ChemE-CSE PhD Thesis Defense | Haoyang (Oscar) Wu
Haoyang (Oscar) Wu, ChemE-CSE PhD Thesis Defense Announcement
Thesis Title: Accelerating Autonomous Molecular Discovery through Automated Quantum Chemistry and Artificial Intelligence
Date: Monday, September 8, 2025
Time: 2 PM ET
Location: 66-360 / Zoom
Thesis Committee:
- Prof. William H. Green, Hoyt Hottel Professor of Chemical Engineering, Director, MIT Energy Initiative, MIT
- Prof. Connor W. Coley, Class of 1957 Career Development Professor, Associate Professor of Chemical Engineering, Electrical Engineering and Computer Science, MIT
- Prof. Troy Van Voorhis, Haslam and Dewey Professor of Chemistry, Department Head, Department of Chemistry, MIT
- Prof. Rafael Gómez-Bombarelli, Paul M. Cook Career Development Professor, Associate Professor of Materials Science and Engineering, MIT
Abstract:
The grand challenges in medicine, energy, and materials science are fundamentally molecular discovery problems. However, the vastness of chemical space renders traditional experimental exploration inefficient and insufficient. Autonomous Molecular Discovery promises to accelerate this process by integrating artificial intelligence (AI), computation, and automation in chemistry, but it faces a critical trilemma: balancing accuracy, speed, and scalability. This thesis documents a systematic effort to alleviate this tension by developing and integrating novel computational frameworks that synergize the first-principles rigor of quantum mechanics (QM) with the predictive efficiency of machine learning (ML) and the scalable automation enabled by AI.

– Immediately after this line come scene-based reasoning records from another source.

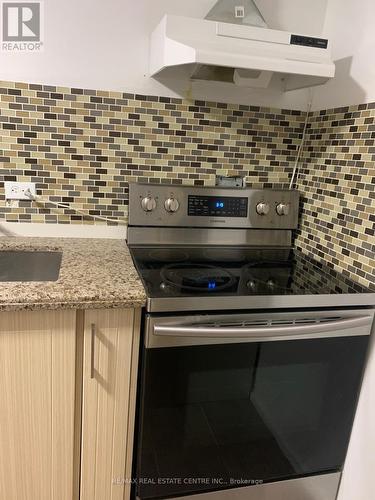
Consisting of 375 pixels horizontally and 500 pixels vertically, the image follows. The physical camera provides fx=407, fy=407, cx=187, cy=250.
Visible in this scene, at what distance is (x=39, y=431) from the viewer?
3.76 feet

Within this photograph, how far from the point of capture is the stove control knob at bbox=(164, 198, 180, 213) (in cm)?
155

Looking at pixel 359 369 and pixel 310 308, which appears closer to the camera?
pixel 310 308

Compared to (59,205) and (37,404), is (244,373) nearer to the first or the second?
(37,404)

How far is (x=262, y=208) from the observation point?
5.44 feet

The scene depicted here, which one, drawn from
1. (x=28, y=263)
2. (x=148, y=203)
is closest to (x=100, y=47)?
(x=148, y=203)

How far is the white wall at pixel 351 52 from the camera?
4.38ft

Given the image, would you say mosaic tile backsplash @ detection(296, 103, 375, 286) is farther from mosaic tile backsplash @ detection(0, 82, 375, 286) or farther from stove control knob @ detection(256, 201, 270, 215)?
stove control knob @ detection(256, 201, 270, 215)

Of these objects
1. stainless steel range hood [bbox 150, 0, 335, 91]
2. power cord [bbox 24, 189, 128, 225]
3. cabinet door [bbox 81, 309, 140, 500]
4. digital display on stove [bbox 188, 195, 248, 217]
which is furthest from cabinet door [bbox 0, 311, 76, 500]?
stainless steel range hood [bbox 150, 0, 335, 91]

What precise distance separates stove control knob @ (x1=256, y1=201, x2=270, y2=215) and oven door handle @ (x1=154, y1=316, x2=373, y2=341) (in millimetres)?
586

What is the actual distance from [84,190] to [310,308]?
0.92 m

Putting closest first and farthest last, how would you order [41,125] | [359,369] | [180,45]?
1. [180,45]
2. [359,369]
3. [41,125]

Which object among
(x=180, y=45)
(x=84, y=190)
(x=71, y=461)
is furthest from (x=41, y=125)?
(x=71, y=461)

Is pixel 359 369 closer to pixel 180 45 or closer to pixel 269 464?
pixel 269 464

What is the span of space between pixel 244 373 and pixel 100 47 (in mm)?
1214
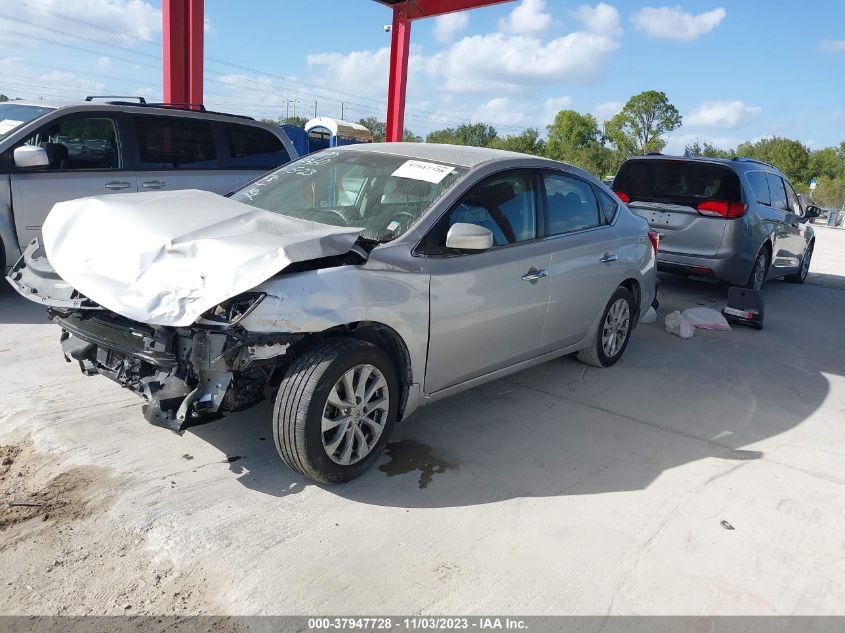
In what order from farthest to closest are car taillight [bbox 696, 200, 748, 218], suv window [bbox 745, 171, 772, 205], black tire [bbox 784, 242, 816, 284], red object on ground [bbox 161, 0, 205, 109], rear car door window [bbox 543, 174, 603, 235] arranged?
1. black tire [bbox 784, 242, 816, 284]
2. red object on ground [bbox 161, 0, 205, 109]
3. suv window [bbox 745, 171, 772, 205]
4. car taillight [bbox 696, 200, 748, 218]
5. rear car door window [bbox 543, 174, 603, 235]

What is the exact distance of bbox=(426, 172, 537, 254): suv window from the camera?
3777mm

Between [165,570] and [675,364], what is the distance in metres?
4.79

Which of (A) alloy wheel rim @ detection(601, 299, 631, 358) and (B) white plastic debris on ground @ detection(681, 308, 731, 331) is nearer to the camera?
(A) alloy wheel rim @ detection(601, 299, 631, 358)

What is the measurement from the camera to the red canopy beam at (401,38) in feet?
43.5

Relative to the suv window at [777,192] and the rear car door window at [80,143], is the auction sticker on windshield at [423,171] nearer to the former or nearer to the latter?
the rear car door window at [80,143]

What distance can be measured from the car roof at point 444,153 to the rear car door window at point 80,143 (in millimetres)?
2998

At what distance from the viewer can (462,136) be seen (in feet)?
342

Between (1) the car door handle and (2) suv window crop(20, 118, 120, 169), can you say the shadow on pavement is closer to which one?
(1) the car door handle

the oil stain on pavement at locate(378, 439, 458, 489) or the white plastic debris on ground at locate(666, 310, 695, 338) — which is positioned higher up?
the white plastic debris on ground at locate(666, 310, 695, 338)

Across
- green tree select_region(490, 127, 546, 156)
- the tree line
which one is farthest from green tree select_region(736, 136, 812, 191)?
green tree select_region(490, 127, 546, 156)

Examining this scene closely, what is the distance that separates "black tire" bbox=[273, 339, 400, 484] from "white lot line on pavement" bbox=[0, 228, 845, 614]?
21 centimetres

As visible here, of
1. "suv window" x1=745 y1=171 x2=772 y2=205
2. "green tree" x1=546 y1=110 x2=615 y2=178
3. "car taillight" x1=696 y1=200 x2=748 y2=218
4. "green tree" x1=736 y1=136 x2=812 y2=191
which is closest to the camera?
"car taillight" x1=696 y1=200 x2=748 y2=218

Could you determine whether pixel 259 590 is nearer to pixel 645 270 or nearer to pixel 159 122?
pixel 645 270

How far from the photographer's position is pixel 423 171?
13.4ft
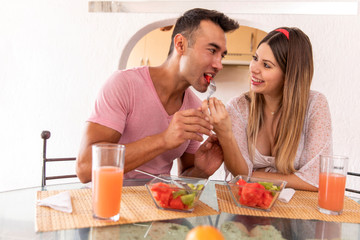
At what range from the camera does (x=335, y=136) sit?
274cm

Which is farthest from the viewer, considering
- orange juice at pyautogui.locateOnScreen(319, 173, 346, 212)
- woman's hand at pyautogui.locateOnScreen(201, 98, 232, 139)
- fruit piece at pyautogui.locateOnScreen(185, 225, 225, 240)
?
woman's hand at pyautogui.locateOnScreen(201, 98, 232, 139)

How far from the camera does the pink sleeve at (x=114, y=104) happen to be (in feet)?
4.65

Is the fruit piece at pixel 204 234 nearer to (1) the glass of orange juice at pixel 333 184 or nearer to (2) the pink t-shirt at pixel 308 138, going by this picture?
(1) the glass of orange juice at pixel 333 184

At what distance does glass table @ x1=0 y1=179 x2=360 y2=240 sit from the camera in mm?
741

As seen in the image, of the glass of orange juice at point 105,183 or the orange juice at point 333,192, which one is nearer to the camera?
the glass of orange juice at point 105,183

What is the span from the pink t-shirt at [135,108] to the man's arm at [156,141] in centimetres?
16

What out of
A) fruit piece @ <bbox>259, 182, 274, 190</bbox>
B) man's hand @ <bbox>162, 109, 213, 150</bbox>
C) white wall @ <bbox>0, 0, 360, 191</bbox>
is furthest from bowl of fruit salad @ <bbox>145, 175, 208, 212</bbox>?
white wall @ <bbox>0, 0, 360, 191</bbox>

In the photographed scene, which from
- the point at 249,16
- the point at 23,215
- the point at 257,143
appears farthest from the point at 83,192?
the point at 249,16

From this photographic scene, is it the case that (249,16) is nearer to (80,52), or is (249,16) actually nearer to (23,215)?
(80,52)

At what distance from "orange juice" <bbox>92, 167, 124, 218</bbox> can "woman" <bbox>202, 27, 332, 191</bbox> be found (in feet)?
2.44

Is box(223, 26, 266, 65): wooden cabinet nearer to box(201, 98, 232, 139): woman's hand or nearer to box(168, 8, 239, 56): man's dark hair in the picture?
box(168, 8, 239, 56): man's dark hair

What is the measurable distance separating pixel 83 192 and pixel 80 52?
2258 mm

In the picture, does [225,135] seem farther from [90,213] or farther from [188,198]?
[90,213]

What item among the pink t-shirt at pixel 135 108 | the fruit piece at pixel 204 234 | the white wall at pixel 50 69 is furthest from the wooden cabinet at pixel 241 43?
the fruit piece at pixel 204 234
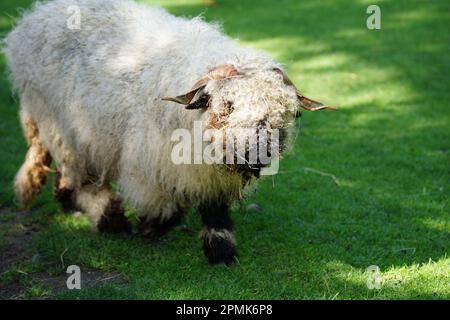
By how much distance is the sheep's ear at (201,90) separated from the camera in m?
4.30

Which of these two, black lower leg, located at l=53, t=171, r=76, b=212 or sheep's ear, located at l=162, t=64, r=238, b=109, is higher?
sheep's ear, located at l=162, t=64, r=238, b=109

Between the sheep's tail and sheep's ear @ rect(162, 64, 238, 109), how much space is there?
243cm

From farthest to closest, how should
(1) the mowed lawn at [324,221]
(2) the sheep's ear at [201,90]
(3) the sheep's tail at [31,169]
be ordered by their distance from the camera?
(3) the sheep's tail at [31,169]
(1) the mowed lawn at [324,221]
(2) the sheep's ear at [201,90]

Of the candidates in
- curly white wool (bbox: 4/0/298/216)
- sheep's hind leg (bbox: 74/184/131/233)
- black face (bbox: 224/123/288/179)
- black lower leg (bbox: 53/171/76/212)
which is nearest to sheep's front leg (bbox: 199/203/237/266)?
curly white wool (bbox: 4/0/298/216)

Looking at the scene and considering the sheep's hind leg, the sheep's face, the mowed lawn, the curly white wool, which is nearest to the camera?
the sheep's face

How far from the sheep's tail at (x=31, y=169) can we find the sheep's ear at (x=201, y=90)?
2.43 metres

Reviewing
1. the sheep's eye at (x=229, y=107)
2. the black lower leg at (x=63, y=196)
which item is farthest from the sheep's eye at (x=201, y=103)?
the black lower leg at (x=63, y=196)

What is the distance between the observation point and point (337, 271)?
489 centimetres

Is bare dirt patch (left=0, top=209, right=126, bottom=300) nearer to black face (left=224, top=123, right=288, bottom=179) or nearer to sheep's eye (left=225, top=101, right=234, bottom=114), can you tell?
black face (left=224, top=123, right=288, bottom=179)

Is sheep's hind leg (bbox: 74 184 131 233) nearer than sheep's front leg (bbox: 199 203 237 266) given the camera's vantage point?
No

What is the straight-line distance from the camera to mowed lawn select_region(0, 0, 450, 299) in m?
4.71

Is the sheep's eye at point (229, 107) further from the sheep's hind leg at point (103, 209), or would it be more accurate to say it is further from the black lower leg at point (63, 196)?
the black lower leg at point (63, 196)

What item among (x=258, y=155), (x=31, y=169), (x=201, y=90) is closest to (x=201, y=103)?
(x=201, y=90)
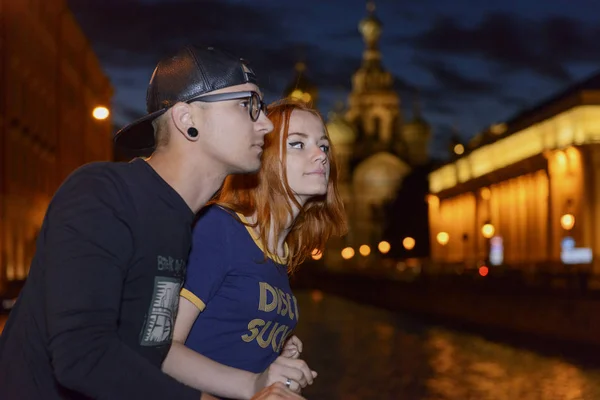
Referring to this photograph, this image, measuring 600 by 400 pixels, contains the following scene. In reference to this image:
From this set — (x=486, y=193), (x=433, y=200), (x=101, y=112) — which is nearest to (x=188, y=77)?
(x=101, y=112)

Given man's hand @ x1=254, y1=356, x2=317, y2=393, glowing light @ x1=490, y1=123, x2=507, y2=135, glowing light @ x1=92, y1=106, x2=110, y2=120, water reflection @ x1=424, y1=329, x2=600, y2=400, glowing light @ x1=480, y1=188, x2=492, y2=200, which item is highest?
glowing light @ x1=490, y1=123, x2=507, y2=135

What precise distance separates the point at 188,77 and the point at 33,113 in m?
43.2

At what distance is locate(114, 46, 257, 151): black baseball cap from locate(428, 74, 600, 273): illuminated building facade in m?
49.8

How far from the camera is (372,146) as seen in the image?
466 feet

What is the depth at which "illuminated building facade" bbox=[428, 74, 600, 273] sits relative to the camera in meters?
62.4

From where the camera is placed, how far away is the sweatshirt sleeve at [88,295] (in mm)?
2158

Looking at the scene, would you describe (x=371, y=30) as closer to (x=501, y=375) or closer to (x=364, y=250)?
(x=364, y=250)

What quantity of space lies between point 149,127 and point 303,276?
92.9 m

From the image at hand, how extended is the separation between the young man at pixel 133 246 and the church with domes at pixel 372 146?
397 feet

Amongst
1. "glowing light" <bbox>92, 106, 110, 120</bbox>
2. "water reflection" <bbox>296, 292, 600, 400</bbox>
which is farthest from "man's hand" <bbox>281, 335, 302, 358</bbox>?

This thesis began by focusing on developing the first ab initio kinetic models for the liquid-phase oxidative degradation of Active Pharmaceutical Ingredients. This demonstrates the feasibility and predictive power of automated mechanistic modeling in complex chemical environments, and highlights the acute need for more accurate thermochemical and kinetic data to handle real-world complexity. To address this, we developed a framework for computing systematic thermochemical corrections, and conducted an extensive benchmark of 284 model chemistries, establishing protocols to efficiently achieve chemical accuracy (~1 kcal/mol) from QM simulations. Recognizing the limitations of speed and data scarcity, we engineered physics-informed ML architectures, notably the QM-GNN, which fuses Graph Neural Networks (GNN) with QM descriptors. This approach significantly improves predictive performance and data efficiency, particularly for reaction regioselectivity in low-data regimes. Finally, to deploy these advances at scale, we designed QuantumPioneer, an automated, high-throughput platform for generating large-scale, high-fidelity QM thermo-kinetic datasets. This platform has produced an extensive database for oxidation reactions, enabling the development of novel ML models for predicting molecular stability and solvation energies. Collectively, this thesis provides a cohesive framework for accelerating molecular discovery, demonstrating that the strategic integration of first-principles simulation and data-driven intelligence can overcome key bottlenecks hindering autonomous chemical design and discovery.